A drone flew into a power line in Moore Sunday evening, causing a power outage, a small fire, and damaging two cars.
"You know it's a live powerline. If there are pedestrians that are struck by that it's a little more serious than damage to a vehicle.” Said Sgt. Jeremy Lewis of the Moore Police Dept.
The drone was destroyed in the fire, but police are looking at the video card and think it's just a matter of time before they're knocking on that person's door.
OCCC Drone Academy Instructor Joe Hartpence says this is about a 15-hundred dollar drone, not typically something that a child would be playing with. "A lot of people are using it for videos for real estate, cinematography, and it goes above and beyond just a toy." Hartpence said.
The FAA has five rules regulating recreational drone flight.

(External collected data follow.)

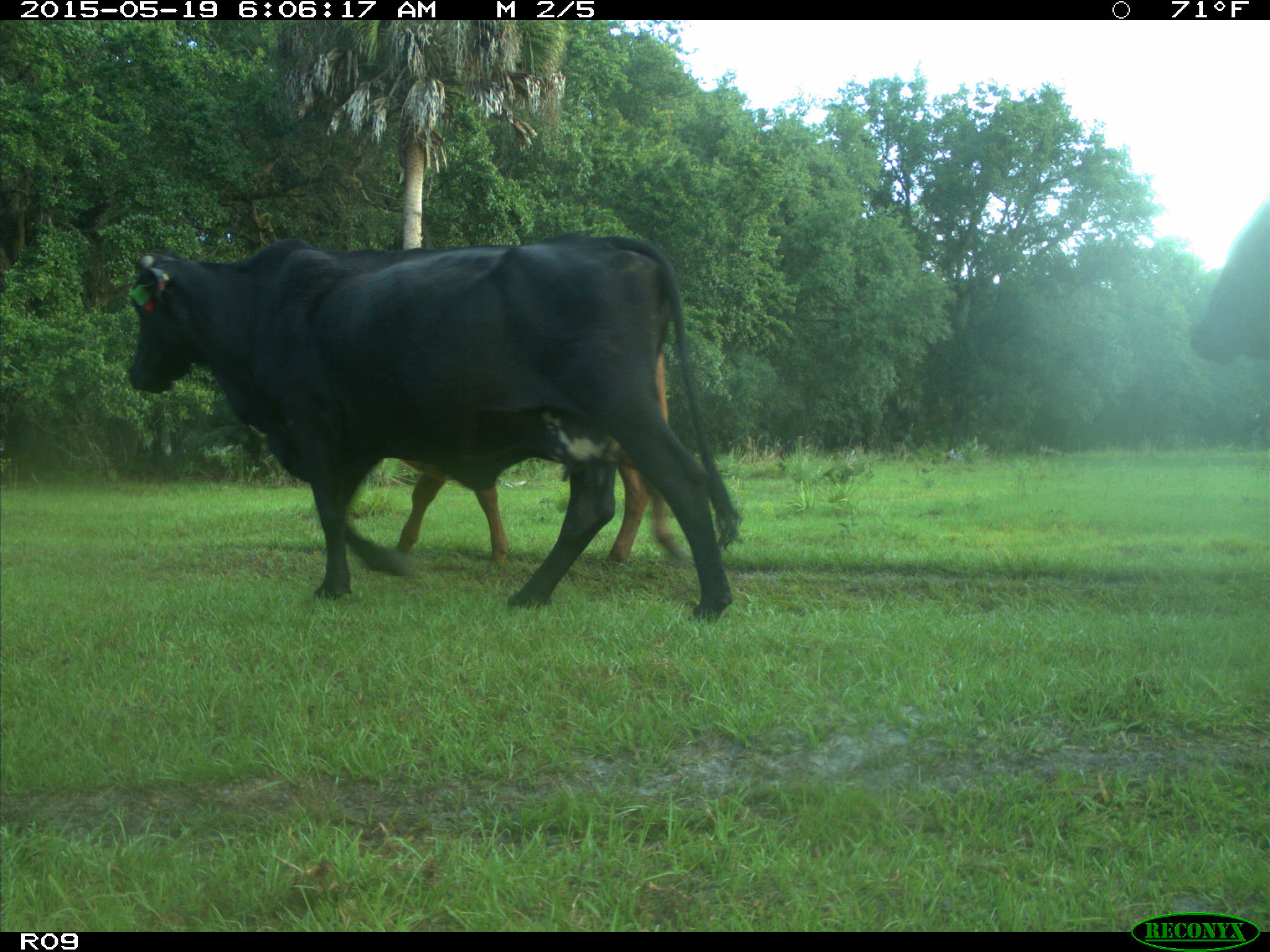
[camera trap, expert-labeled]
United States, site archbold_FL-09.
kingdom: Animalia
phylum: Chordata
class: Mammalia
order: Artiodactyla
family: Bovidae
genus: Bos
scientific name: Bos taurus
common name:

- The aircraft is flown strictly for hobby or recreational use
- The aircraft is operated in accordance with a community-based set of safety guidelines
- The aircraft is limited to not more than 55 pounds
- The aircraft is operated in a manner that does not interfere with and gives way to any manned aircraft
- When flown within 5 miles of an airport, the operator of the aircraft provides the airport with prior notice of the operation
The last, often unspoken rule, Hartpence says, use a little common sense when flying. "Yeah. Just fly safe.” He said, “Fly safe and fly smart."